Phil Ayers: We definitely have a solid recurring customer base, even with the custom garments. We’ve had a lot of people who’ve ordered two or three at this point, which is sick because we usually only leave the custom order window open for 24 hours. People are usually queued up waiting for that.

Nick Williams: It’s hard to say for sure, but obviously everything is at a pretty high price point. So there are definitely people who are heads and are willing to save up money or run the credit card up and purchase a piece, which is great because that’s also how I buy clothes [laughs]. New York is still our biggest customer base, but we’re both pretty hyped when we see orders come in from tiny towns in the Midwest. Imagining people in small towns rocking these really loud clothes makes me very happy. It’s very easy to wear whatever the fuck you want in New York because nobody bats an eye, but it’s a bit more of a risk to wear some of the stuff we design in a small town where you might stand out a bit more.

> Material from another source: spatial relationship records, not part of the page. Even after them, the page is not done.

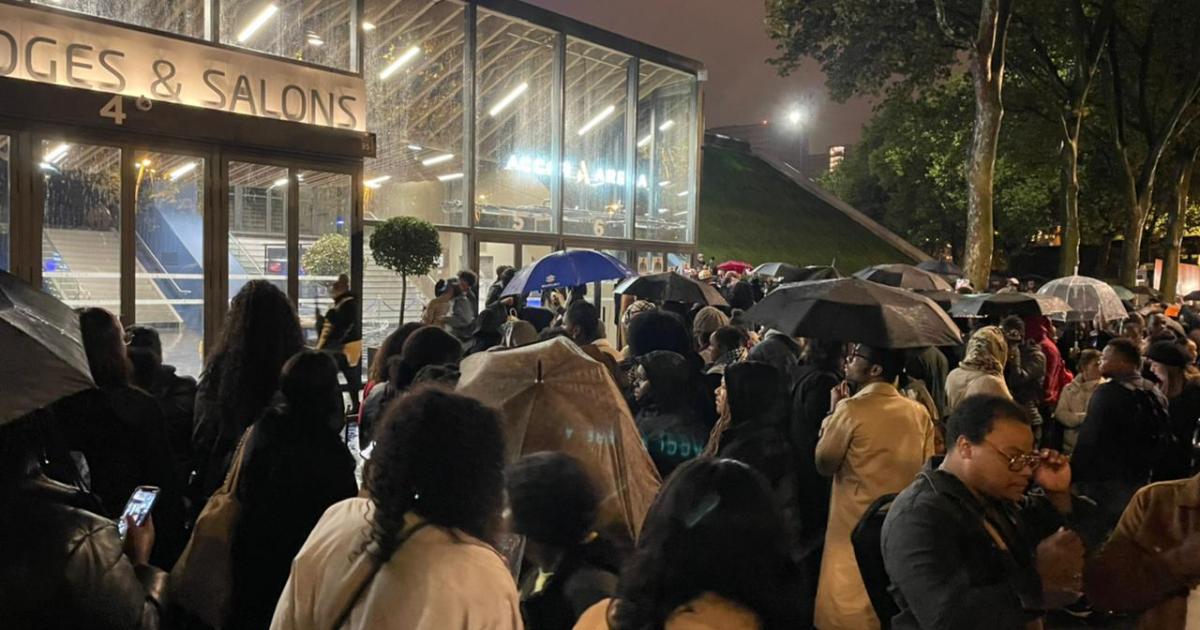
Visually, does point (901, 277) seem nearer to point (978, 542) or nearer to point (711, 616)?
point (978, 542)

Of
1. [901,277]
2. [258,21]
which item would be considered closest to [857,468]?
[901,277]

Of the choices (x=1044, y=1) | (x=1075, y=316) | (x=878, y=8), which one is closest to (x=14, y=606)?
(x=1075, y=316)

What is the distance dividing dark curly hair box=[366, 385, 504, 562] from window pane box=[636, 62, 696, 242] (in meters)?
19.7

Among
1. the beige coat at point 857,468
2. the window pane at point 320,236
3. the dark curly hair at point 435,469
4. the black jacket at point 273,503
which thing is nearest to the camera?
the dark curly hair at point 435,469

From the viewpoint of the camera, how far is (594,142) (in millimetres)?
20359

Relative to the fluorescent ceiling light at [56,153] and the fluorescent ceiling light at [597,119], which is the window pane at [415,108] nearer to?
the fluorescent ceiling light at [597,119]

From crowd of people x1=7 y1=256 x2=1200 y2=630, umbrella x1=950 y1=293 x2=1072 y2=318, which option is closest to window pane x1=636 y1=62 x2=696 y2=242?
umbrella x1=950 y1=293 x2=1072 y2=318

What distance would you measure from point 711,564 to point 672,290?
7.06 meters

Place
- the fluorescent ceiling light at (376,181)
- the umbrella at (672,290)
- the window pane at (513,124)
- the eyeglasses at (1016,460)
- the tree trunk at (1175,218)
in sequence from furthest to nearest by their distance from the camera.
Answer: the tree trunk at (1175,218) → the window pane at (513,124) → the fluorescent ceiling light at (376,181) → the umbrella at (672,290) → the eyeglasses at (1016,460)

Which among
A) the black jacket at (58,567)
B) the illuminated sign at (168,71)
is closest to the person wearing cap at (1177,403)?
the black jacket at (58,567)

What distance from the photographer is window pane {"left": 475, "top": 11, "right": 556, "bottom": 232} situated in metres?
17.8

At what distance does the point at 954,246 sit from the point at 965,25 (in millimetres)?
33404

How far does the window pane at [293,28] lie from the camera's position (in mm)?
12914

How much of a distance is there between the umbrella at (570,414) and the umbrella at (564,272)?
5514mm
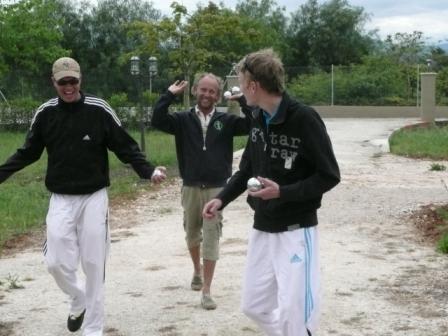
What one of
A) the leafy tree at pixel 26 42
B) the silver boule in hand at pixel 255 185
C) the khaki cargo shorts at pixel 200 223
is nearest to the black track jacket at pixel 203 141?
the khaki cargo shorts at pixel 200 223

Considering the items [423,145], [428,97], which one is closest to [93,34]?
[428,97]

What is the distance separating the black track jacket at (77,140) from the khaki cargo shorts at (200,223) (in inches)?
38.4

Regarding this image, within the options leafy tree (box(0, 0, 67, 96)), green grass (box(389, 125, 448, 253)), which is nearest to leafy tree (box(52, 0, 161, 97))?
leafy tree (box(0, 0, 67, 96))

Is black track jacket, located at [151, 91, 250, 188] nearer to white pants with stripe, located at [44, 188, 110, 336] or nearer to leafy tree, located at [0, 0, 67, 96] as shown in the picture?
white pants with stripe, located at [44, 188, 110, 336]

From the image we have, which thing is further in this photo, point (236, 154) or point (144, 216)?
point (236, 154)

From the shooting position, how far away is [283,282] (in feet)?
13.6

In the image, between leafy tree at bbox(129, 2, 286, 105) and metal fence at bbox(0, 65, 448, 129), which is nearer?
leafy tree at bbox(129, 2, 286, 105)

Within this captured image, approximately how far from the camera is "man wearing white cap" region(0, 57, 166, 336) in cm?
525

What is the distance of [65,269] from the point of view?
5316 mm

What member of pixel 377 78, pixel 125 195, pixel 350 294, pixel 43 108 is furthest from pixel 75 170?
pixel 377 78

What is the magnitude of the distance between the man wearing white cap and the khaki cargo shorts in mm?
1097

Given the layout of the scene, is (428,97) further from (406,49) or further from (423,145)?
(406,49)

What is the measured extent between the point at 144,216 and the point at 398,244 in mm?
3652

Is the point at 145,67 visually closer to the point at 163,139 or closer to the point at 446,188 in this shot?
the point at 163,139
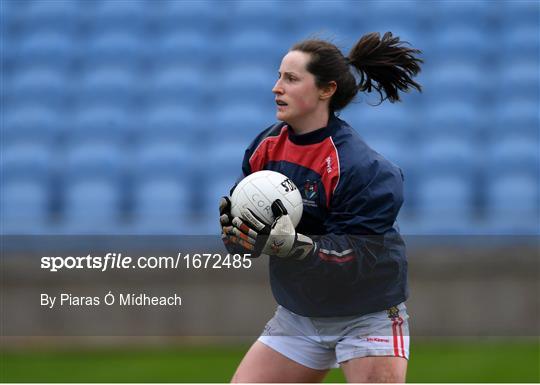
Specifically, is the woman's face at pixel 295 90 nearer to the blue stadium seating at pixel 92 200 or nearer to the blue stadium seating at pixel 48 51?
the blue stadium seating at pixel 92 200

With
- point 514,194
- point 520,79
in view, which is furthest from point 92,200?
point 520,79

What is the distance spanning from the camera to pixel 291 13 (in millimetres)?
14211

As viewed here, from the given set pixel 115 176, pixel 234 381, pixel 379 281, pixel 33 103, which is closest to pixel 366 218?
pixel 379 281

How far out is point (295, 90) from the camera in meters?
4.85

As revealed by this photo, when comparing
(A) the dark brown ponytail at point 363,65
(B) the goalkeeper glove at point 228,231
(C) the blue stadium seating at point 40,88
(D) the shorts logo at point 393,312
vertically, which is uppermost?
(A) the dark brown ponytail at point 363,65

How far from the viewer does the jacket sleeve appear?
4.59 m

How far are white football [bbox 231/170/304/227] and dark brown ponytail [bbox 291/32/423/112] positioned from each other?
0.54 metres

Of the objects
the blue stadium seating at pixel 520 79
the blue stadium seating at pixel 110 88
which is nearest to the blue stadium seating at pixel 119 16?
the blue stadium seating at pixel 110 88

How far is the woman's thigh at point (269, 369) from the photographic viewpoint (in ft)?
16.3

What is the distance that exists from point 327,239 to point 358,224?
6.6 inches

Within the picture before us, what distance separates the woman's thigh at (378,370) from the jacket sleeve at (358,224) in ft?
1.35

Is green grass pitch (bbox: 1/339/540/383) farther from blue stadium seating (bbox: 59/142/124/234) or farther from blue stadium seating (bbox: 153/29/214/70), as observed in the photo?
Answer: blue stadium seating (bbox: 153/29/214/70)

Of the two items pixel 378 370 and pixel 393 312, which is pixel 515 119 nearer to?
pixel 393 312

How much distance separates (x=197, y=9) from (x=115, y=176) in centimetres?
359
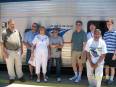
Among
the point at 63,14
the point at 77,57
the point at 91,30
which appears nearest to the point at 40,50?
the point at 77,57

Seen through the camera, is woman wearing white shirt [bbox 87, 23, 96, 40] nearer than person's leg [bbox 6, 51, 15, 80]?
No

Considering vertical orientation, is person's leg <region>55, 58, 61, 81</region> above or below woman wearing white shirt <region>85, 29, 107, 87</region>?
below

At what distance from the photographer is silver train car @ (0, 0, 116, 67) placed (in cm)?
1106

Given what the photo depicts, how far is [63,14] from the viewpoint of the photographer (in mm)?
11352

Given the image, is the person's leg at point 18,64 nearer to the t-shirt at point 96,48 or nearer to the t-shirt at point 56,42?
the t-shirt at point 56,42

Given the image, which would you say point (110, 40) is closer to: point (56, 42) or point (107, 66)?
point (107, 66)

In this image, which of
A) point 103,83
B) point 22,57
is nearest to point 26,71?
point 22,57

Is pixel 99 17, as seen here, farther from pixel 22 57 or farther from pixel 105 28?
pixel 22 57

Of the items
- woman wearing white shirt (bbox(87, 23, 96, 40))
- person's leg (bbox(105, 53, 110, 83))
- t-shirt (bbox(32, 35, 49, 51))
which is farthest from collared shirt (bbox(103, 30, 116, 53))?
t-shirt (bbox(32, 35, 49, 51))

Is there an ethos or mantra you embrace that represents the Small Talk vibe?

Nick Williams: From a bird’s-eye view, the super-general ethos to how we approach everything is raw and DIY with very heavy attention to detail. That’s combined with high-end materials, durable construction, and meticulous execution. Somebody once described our work as heirloom garments in a very flattering way. They’re too personal to give away, but in the best-case scenario, they’re something that you would pass on to a kid or someone else special in your life when they’re no longer serving you.

Phil Ayers: We want our pieces to look good and be functional, but we also believe clothing should be fun, and our clothes are fun to wear. There’s so much minimalist stuff out there, and we obviously now have quieter pieces too, but we’re just trying to strike a balance with the louder stuff. Ultimately, we’re hyper-conscious of how much work and money goes into making each garment. So it’s important we make sure this shit is long-lasting and that these garments are special enough that people are going to make them cherished staples in their wardrobe for years to come.